Al parecer, la pregunta la pilló desprevenida. Abrió la boca para responder, pero luego la cerró y se aclaró la garganta.
—No es asunto mío si decides traer aquí a las mujeres con las que salgas.
—¿A pasar la noche? —Hank sabía que debía avergonzarse del placer que sentía al fustigar así a Susan. Parecía verdaderamente apurada.
—Hank, yo… yo…
—Seré muy discreto.
—Gracias. Te lo agradecería.
—Si quieres puedo llevar a la mujer en cuestión a tu casa para que le eches un vistazo. Si la apruebas, se quedará a pasar la noche. Si no, la llevaré a su casa.
Susan se quedó mirándolo, sin habla, durante varios segundos antes de echarse a reír.
—¡Hank Bishop, debería despellejarte vivo! ¡Me estabas tomando el pelo! —
riéndose como una colegiala, avanzó hacia él y le dio una palmadita en cada brazo.
El prorrumpió en carcajadas y la abrazó. En ese momento, bruscamente, las risas cesaron, y Hank se percató de lo íntimamente que la estaba abrazando, de lo quieta que ella se había quedado de pronto.
Bajó la mirada para ver sus ojos en el mismo instante en que Susan alzaba la cabeza para mirarlo a él. Sólo pudo percibir el deseo que se reflejaba en aquellos hermosos ojos azules, la tentación que constituían aquellos labios suaves y rosados.
Ella deseaba besarlo, ¿verdad? Si no, ¿por qué lo miraba de aquel modo?
Sería lo más fácil del mundo tomarla en brazos y llevarla al dormitorio. Pero un hombre no se acostaba con Susan a menos que estuviera dispuesto a ofrecerle un compromiso. El compromiso de una vida junta.
Hank le posó un beso suave en la frente y a continuación la soltó.
—Será mejor que vaya por el equipaje. Aparte de la maleta, he traído un par de cajas llenas de trastos.
—¿Necesitas ayuda?
—No quiero que levantes peso —dijo él—. Aunque aún no se te note, estás embarazada.
—El doctor Farr dice que estoy sana como un caballo.
—¿Quién es el doctor Farr?
—Mi ginecólogo.
—¿Y cuándo lo has visitado?
—Hoy ha sido la primera vez. Tengo otra cita dentro de un mes. Y, alrededor del quinto mes, me dirán si es niño o niña.
—De modo que el doctor Farr dice que estáis bien. Tanto tú como el niño.
—Perfectamente.
—¿Qué prefieres que sea, niño o niña? —preguntó Hank.
—Lo cierto es que no me importa. Lowell y yo nos alegramos tanto con la noticia del embarazo…

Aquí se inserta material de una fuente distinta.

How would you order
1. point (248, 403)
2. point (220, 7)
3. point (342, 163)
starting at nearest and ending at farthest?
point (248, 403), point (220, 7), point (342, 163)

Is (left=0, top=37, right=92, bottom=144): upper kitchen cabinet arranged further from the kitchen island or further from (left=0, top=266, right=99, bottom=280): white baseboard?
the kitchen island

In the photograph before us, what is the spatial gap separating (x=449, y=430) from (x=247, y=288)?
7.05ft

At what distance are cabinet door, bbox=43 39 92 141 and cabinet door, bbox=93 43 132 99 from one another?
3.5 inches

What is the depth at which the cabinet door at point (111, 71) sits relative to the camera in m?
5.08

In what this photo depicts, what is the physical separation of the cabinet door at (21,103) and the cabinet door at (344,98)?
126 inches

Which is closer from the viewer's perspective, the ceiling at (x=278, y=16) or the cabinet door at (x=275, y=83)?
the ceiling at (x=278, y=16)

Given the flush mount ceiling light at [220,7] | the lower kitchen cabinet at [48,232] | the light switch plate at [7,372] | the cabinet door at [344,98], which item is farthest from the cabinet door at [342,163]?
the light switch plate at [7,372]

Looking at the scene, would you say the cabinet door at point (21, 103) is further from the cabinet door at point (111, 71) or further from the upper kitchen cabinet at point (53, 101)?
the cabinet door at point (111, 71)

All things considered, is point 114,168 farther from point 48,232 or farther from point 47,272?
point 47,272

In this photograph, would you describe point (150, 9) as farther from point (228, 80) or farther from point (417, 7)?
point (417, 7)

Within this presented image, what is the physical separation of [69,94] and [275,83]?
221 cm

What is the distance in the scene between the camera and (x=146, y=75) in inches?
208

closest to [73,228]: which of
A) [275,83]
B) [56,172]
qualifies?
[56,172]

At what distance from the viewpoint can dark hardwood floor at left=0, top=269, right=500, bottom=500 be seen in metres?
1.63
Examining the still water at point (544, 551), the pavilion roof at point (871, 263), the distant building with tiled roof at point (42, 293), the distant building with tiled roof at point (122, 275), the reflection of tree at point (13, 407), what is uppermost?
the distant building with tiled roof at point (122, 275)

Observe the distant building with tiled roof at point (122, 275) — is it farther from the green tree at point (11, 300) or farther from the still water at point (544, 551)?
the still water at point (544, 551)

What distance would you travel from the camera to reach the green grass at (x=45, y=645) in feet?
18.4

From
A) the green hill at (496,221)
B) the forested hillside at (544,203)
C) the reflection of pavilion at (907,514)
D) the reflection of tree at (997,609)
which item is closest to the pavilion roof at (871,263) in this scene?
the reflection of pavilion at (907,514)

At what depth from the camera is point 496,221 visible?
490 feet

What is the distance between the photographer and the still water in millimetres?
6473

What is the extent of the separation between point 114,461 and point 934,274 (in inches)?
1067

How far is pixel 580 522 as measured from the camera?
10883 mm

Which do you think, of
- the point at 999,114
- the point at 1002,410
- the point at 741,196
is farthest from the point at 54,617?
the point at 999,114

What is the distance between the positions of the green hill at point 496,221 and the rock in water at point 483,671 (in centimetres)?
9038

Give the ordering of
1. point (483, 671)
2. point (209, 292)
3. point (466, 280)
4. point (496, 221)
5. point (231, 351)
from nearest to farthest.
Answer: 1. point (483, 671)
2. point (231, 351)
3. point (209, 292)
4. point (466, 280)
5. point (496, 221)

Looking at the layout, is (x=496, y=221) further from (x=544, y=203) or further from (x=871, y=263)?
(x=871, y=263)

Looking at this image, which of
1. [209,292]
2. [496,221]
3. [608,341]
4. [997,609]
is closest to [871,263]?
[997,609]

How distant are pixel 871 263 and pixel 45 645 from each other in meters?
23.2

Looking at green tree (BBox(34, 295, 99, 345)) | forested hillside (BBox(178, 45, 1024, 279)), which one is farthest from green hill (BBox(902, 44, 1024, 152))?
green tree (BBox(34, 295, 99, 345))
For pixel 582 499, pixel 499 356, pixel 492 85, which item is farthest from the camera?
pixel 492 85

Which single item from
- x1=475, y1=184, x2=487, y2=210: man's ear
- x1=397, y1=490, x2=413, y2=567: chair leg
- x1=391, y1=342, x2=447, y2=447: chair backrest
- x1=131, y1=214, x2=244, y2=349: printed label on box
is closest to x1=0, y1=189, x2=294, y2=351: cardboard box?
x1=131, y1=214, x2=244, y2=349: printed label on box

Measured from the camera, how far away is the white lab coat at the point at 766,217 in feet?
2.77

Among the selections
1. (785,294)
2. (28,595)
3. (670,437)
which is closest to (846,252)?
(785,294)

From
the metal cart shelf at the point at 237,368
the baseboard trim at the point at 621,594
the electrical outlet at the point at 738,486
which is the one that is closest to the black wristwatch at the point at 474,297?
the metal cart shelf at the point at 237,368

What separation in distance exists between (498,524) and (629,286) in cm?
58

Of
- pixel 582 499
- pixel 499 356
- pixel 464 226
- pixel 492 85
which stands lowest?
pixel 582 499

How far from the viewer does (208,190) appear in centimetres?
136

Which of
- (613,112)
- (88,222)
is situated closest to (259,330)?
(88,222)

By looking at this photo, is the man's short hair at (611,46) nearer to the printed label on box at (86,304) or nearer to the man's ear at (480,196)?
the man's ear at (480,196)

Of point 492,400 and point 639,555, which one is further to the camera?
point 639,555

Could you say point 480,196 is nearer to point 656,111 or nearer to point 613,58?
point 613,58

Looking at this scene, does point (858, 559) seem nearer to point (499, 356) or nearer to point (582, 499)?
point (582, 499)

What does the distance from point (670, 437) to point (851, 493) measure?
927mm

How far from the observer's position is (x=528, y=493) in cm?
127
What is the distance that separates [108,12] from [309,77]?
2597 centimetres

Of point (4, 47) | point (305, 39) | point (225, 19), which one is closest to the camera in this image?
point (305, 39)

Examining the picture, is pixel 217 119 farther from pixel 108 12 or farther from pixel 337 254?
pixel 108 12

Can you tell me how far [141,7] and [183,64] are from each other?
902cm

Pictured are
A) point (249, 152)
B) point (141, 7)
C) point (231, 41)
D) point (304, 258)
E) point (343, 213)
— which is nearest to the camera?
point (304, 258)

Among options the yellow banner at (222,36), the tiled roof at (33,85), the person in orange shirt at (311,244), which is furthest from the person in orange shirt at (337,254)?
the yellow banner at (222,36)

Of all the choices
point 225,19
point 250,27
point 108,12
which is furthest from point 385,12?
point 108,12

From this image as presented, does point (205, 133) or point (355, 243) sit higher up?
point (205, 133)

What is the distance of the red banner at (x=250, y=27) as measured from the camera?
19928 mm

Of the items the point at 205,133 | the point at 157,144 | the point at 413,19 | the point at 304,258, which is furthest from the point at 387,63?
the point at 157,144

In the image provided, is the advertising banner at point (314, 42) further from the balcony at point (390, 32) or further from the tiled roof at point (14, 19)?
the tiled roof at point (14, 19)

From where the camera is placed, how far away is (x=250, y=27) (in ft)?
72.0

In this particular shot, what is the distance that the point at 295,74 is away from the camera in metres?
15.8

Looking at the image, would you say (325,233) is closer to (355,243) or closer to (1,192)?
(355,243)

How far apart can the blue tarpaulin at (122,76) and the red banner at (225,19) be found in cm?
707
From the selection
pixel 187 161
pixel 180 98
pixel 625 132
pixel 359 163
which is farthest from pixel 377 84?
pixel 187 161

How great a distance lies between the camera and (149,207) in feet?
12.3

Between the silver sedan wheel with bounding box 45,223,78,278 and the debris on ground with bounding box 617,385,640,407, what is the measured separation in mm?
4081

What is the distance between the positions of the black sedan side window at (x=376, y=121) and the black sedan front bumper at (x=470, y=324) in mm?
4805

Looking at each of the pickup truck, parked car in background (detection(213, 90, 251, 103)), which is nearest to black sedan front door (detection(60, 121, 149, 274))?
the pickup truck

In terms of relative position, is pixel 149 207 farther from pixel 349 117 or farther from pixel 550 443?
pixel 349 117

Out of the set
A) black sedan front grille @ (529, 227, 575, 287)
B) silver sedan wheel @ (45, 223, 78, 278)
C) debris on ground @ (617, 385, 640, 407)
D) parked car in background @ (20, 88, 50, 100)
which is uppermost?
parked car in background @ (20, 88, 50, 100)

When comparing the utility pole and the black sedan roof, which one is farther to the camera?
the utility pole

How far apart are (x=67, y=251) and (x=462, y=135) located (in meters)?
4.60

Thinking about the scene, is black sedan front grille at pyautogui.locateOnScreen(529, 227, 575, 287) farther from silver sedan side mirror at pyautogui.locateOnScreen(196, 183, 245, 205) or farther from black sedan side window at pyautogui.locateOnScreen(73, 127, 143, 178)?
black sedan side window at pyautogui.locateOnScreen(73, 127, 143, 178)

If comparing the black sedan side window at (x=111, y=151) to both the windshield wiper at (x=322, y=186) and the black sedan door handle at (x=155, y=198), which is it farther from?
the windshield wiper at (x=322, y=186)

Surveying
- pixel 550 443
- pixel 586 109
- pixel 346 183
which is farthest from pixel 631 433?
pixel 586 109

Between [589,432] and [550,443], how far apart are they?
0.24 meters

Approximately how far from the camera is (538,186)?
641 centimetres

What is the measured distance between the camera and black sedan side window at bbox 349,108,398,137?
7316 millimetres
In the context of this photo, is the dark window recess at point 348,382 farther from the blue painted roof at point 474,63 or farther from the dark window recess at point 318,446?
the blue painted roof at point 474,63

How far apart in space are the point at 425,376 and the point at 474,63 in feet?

—Un pesado silencio se cernió entre ambos durante varios segundos. Por fin Susan sonrió y siguió diciendo—: Cuando quieras acompañarme a una de las citas con el médico, serás bienvenido. Bueno, será mejor que te deje para que puedas subir tus cosas. Ha sido un día muy largo y estoy agotada. ¿Hasta mañana, pues?
—Espera, te acompañaré…
—No será necesario. Conozco el camino.
Hank permaneció en lo alto de las escaleras y la observó hasta que hubo entrado en la casa.
¿En qué diablos se había metido? No había previsto los sentimientos que le inspiraría Susan… ni el abrasador deseo que le provocaría…
Hank decidió que lo primero que haría tras instalarse sería buscarse a una mujer dispuesta. Sólo conseguiría mantenerse apartado de la viuda de Lowell mitigando su deseo… con otra persona.